通常成人にはマプロチリン塩酸塩として1日30~75mgを2~3回に分割経口投与する。また上記用量は1日1回夕食後あるいは就寝前に投与できる。 なお、年齢、症状により適宜増減する。

使用上の注意

  1. 8.1うつ症状を呈する患者は希死念慮があり、自殺企図のおそれがあるので、このような患者は投与開始早期ならびに投与量を変更する際には患者の状態及び病態の変化を注意深く観察すること。

  2. 8.2不安、焦燥、興奮、パニック発作、不眠、易刺激性、敵意、攻撃性、衝動性、アカシジア/精神運動不穏、軽躁、躁病等があらわれることが報告されている。また、因果関係は明らかではないが、これらの症状・行動を来した症例において、基礎疾患の悪化又は自殺念慮、自殺企図、他害行為が報告されている。患者の状態及び病態の変化を注意深く観察するとともに、これらの症状の増悪が観察された場合には、服薬量を増量せず、徐々に減量し、中止するなど適切な処置を行うこと。

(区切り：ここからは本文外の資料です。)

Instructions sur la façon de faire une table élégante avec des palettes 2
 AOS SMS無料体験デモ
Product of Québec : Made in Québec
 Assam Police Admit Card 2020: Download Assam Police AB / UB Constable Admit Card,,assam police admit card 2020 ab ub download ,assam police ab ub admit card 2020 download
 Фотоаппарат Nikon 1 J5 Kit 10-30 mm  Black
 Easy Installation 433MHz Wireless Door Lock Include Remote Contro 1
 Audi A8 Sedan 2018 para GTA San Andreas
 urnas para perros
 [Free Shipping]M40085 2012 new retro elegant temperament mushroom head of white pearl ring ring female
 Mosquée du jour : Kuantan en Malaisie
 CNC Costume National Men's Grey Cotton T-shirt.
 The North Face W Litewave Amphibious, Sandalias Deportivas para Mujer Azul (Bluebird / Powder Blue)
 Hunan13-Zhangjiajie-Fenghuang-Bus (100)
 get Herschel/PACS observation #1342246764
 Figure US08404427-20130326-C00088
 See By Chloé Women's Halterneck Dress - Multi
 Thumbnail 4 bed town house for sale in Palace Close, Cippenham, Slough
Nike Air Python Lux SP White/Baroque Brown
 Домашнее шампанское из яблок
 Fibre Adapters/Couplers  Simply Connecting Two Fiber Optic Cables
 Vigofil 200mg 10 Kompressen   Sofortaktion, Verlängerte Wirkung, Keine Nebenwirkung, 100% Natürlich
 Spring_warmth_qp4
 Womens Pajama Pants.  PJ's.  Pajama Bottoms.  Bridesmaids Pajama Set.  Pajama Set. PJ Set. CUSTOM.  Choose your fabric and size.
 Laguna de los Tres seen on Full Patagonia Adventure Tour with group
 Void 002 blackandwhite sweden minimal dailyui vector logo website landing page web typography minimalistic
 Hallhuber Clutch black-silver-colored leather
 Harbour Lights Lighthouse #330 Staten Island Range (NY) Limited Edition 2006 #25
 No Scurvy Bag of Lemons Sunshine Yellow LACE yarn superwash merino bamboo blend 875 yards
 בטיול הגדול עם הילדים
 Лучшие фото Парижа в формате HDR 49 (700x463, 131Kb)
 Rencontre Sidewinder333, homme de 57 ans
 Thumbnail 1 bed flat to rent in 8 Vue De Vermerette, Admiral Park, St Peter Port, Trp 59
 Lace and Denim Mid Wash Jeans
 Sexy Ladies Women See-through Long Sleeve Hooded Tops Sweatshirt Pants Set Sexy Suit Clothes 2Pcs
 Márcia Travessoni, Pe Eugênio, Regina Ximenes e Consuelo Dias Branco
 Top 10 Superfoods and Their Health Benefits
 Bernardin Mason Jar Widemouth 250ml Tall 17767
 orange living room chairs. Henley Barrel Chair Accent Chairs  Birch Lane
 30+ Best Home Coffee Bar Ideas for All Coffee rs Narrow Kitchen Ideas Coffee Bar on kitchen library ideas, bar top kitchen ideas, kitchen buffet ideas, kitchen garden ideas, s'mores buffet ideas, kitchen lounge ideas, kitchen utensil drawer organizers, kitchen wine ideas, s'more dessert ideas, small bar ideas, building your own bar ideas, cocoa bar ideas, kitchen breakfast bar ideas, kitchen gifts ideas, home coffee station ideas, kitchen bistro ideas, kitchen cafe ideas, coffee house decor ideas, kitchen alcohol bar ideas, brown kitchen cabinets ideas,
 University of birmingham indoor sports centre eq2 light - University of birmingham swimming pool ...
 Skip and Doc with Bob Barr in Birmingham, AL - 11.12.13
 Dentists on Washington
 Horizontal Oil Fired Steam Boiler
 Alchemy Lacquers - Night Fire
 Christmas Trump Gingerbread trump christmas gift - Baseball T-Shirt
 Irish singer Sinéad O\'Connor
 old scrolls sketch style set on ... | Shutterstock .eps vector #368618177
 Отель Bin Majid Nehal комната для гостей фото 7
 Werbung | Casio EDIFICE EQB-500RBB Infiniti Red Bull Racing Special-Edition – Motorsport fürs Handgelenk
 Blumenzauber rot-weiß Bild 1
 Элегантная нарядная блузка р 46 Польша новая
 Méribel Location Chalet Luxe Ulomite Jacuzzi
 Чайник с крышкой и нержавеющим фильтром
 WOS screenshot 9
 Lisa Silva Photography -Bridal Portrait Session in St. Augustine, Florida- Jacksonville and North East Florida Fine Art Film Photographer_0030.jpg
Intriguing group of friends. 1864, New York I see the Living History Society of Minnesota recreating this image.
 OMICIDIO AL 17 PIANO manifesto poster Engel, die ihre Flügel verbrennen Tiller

  3. 8.3自殺目的での過量服用を防ぐため、自殺傾向が認められる患者に処方する場合には、1回分の処方日数を最小限にとどめること。

  4. 8.4家族等に自殺念慮や自殺企図、興奮、攻撃性、易刺激性等の行動の変化及び基礎疾患悪化があらわれるリスク等について十分説明を行い、医師と緊密に連絡を取り合うよう指導すること。

  5. 8.5投与量の急激な減少ないし投与の中止により、嘔気、頭痛、倦怠感、易刺激性、情動不安、睡眠障害、筋攣縮等の離脱症状があらわれることがある。投与を中止する場合には、徐々に減量するなど慎重に行うこと。

  6. 8.6めまい、眠気等が起こることがあるので、本剤投与中の患者には、自動車の運転等危険を伴う機械の操作に従事させないよう注意すること。

  7. 8.7無顆粒球症があらわれることがあるので、定期的に血液検査を実施すること。

  8. 8.8QT延長、心室頻拍(Torsades de pointesを含む)、心室細動があらわれることがあるので、定期的に心電図検査を行うこと。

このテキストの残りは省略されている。